### Problems to solve
**a.** List each mark an endpoint can take in the comparative metrics page, with its integer code.
**b.** Carry on the comparative metrics page from its final line. Complete the table of edge kinds and then move on to the metrics themselves.
begin Supplied text
Comparative metrics

This page summarises the mathematical content of the comparative metrics implemented in bnm. The treatment follows Tsamardinos, Brown, & Aliferis (2006) and the survey in de Jongh & Druzdzel (2009); readers who need full proofs should consult those sources.

Setting

Let \(G_1, G_2\) be two mixed graphs over the same vertex set \(V\) with \(|V| = d\). Each graph is encoded by a pair of \(d \times d\) endpoint-mark matrices following the convention of decision D5 (docs/design/api_v0.py §D): endpoints[i, j] is the mark at vertex \(j\) of the edge \(\{i, j\}\), taking values in \(\{0, 1, 2, 3\}\) (no edge / TAIL / ARROW / CIRCLE).

For comparative metrics it is convenient to classify each unordered pair \(\{i, j\}\) with \(i < j\) into one of five disjoint edge kinds:

kind

endpoint \((i, j)\)

endpoint \((j, i)\)

no edge

NO_EDGE

NO_EDGE

directed forward \(i \to j\)
end Supplied text
begin Given information
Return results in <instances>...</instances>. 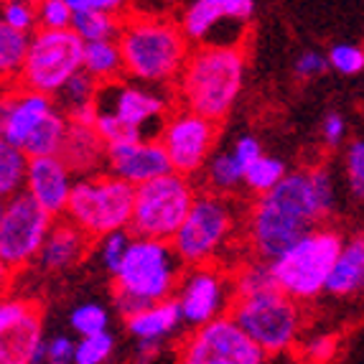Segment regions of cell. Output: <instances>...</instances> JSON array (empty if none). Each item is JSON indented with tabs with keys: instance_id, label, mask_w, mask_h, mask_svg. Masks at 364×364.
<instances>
end Given information
### Answers by task
**a.**
0: no edge
1: TAIL
2: ARROW
3: CIRCLE

**b.**
ARROW

TAIL

directed backward \(i \leftarrow j\)

TAIL

ARROW

undirected \(i - j\)

TAIL

TAIL

bidirected \(i \leftrightarrow j\)

ARROW

ARROW

(CIRCLE-marked edges, used by PAGs, are classified as a sixth kind and treated below.)

Adjacency mask and edge classification

Let \(A_k(i, j) = 1\) iff the unordered pair \(\{i, j\}\) is adjacent (edge kind \(\neq\) no edge) in \(G_k\). Let \(C_k(i, j)\) be the kind above (one of five for CPDAGs, one of six for PAGs). The skeleton-level metrics depend only on \(A_k\); the orientation-aware metrics depend on the full \(C_k\).

Hamming distance

The (skeleton-only) Hamming distance counts pairs where adjacency differs:

\[ \mathrm{HD}(G_1, G_2) = \sum_{i < j} \mathbf{1}\!\left[A_1(i, j) \neq A_2(i, j)\right]. \]

It ignores edge orientation and edge kind. Implemented as bnm.hd.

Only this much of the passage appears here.